Dataset records:
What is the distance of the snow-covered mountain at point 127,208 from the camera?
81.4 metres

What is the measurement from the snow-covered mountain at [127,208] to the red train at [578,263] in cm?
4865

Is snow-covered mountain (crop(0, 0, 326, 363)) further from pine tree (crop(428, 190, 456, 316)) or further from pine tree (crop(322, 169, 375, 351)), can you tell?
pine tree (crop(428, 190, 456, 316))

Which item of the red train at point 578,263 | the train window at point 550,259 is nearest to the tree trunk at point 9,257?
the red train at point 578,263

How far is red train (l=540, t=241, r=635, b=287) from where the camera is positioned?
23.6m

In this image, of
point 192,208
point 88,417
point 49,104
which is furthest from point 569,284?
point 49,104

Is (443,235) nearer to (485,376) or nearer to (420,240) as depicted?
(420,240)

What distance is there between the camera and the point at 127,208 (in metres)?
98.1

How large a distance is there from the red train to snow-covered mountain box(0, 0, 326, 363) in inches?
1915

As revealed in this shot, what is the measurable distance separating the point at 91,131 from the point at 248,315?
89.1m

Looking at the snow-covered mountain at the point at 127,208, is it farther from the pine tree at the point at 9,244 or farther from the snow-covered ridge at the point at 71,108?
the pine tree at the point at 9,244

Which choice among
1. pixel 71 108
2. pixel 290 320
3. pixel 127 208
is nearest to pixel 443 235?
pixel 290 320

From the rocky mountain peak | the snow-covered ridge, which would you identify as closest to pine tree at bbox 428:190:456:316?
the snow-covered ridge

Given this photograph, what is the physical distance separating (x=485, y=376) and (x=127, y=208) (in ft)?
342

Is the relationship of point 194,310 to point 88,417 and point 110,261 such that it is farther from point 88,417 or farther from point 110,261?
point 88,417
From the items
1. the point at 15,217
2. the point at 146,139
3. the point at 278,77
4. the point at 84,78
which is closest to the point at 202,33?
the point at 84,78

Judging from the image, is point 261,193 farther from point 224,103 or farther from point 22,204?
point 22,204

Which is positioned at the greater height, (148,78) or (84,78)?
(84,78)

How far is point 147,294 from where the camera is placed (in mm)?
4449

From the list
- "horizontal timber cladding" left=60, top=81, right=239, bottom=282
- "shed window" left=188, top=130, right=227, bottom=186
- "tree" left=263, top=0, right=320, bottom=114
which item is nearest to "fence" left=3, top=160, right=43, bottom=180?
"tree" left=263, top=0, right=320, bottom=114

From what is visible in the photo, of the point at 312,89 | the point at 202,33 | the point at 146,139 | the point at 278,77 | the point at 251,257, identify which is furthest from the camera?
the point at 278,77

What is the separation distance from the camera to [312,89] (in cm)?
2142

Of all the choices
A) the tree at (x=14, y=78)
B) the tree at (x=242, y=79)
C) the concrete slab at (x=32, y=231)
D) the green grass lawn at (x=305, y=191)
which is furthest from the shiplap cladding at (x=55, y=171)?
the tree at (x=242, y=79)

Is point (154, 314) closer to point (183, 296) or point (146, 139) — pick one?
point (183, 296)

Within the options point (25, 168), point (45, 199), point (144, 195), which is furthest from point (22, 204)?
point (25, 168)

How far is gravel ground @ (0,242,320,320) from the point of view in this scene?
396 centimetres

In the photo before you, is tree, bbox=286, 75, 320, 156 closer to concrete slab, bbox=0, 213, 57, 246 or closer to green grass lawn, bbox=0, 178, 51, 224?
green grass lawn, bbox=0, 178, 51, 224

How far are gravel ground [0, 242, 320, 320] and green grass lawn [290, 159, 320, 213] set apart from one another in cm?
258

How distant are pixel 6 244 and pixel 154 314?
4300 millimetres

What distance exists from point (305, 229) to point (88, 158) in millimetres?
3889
--
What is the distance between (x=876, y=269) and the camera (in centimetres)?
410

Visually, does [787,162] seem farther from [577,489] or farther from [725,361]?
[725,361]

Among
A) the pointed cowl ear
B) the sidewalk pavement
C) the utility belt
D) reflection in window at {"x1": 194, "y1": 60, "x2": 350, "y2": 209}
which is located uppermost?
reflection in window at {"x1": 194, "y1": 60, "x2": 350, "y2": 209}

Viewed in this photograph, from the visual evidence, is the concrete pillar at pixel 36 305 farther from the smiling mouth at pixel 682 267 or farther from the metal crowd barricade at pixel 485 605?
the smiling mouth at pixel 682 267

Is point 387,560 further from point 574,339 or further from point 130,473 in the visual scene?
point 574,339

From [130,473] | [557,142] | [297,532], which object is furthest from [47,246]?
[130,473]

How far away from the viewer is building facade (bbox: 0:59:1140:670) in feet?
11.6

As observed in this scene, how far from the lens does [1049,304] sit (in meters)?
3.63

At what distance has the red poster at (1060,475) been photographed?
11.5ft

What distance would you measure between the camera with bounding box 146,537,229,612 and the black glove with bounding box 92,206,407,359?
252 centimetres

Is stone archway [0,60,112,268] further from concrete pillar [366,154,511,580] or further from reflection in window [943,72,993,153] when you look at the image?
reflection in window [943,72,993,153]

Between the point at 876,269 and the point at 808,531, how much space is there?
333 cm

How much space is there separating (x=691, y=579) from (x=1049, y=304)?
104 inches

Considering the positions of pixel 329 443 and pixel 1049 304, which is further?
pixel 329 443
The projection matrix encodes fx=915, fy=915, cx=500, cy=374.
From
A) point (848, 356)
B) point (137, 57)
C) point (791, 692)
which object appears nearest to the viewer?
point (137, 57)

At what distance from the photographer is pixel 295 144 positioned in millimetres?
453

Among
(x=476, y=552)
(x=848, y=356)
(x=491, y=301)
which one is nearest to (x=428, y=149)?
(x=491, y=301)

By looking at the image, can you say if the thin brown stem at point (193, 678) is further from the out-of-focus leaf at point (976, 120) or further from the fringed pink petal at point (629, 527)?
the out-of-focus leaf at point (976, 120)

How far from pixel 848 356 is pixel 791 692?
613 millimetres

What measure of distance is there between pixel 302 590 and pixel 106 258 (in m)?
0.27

Short problem:
How many of the lines above contain the string "ground"? Treat the match as case-sensitive and reply with the number alone.

Full response:
2